Audio signal of Greater Racket-tailed Drongo

Mel-frequency Cepstral Coefficients (MFCCs) and Gammatone filter Cepstral coefficients (GFCCs) are used as features. The pre-processing done and the filter banks for extracting MFCCs and GFCCs have been described below.

3.1 Pre-processing and Filter Banks

The audio recordings of bird sounds available are first framed into short intervals of 25 ms size. The frames have an overlap of 50% and are windowed using a Hamming window. Short Time Fourier Transform (STFT) converts the frames into frequency domain. STFT uses 1024 FFT points. Two filter banks are used in this work, the Mel-bank for obtaining MFCCs and the Gammatone filter bank for obtaining the GFCCs. 32 filters have been used in the Mel-bank. The linearly spaced frequencies are converted to the Mel frequencies, using the formula in Eq. (1).

$${\text{mel}}\left( f \right) = 2595{\log}_{10} \left( {1 + \frac{f}{700}} \right)$$
(1)

The first filter is narrower while the filters become broader with increasing frequency and they are triangular in shape.

The Gammatone (GT) filter bank [14] is a biologically inspired bank with ERB (equivalent rectangular bandwidth) especially for effective representation of spectral properties at lower frequencies. The authors have used GT filter bank for another application as given in [15]. The magnitude response of the GT bank is similar to the ReOx function which closely models the human auditory system. Gammatone filter bank has its impulse response similar to Gamma distribution function. 64 filters are used with an ERB scale ranging from frequencies \(\frac{{{\text{fs}}}}{2}\) to 100 Hz. ERB scale used in this paper is calculated using the Glasberg and Moore parameters of EarQ = 9.26449, minimum B.W. = 24.7 and order = 1. GT filter of fourth-order is implemented using four cascaded filters of order one.

3.2 Classification

Support Vector Machine (SVM) and Artificial Neural Network (ANN) are employed for the classification of bird sounds. SVM is a supervised learning model that classifies the data points by finding the best hyperplane to separate the data points of one class from the other. In this paper, SVM is used for multi-class classification. An artificial neural network consists of input layer, hidden layers, and output layer. The hidden layer nodes firing are dependent on the activation function. Sigmoid hidden neurons and softmax output neurons are used to serve the purpose. The algorithm used to train the network is scaled conjugate gradient back-propagation.
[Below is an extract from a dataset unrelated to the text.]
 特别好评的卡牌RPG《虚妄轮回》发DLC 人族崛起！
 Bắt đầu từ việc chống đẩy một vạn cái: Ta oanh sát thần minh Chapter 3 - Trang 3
4 Dataset and Experimental Results

Our data set consists of bird sounds taken from the Xeno-Canto [16] dataset which consists of bird sounds from all over the world. The data set consists of sounds from 70 different bird classes and 10 recordings from each class. The duration of each audio recording is approximately 3–4 s.
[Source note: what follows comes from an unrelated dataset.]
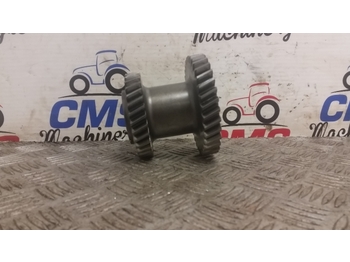 Transmission for Farm tractor Landini Mythos Series Mythos 115 Double Gear 3555758m1, 31/34 Teeth: picture 3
The feature sets consist of MFCCs, GFCCs and MFCC + GFCC features. Table 1 shows the classification accuracies using the above feature sets and classifiers. MFCC features give a good accuracy for SVM as well as ANN. GFCC features when employed alone give accuracy values less than MFCC features. It can be observed that highest classification accuracy of 97.6% is given by ANN when MFCC and GFCC features are used in combination.

Table 1 Comparison of Classification accuracies for MFCCs and GFCCs

5 Conclusion

This paper discusses a methodology for bird species classification based on its sound. In this paper, two sets of classifiers and feature sets have been employed for the classification of bird species. ANN outperforms SVM and gives the highest accuracy with both the feature sets. The accuracy can be further improved by exploiting more feature sets and classifiers. Also, the future work will look into scaling up the database by including more number of bird sounds. Furthermore, the recordings available were free from noise. Real bird recordings will definitely include environment noise. The performance of our system will be assessed in the presence of different noises.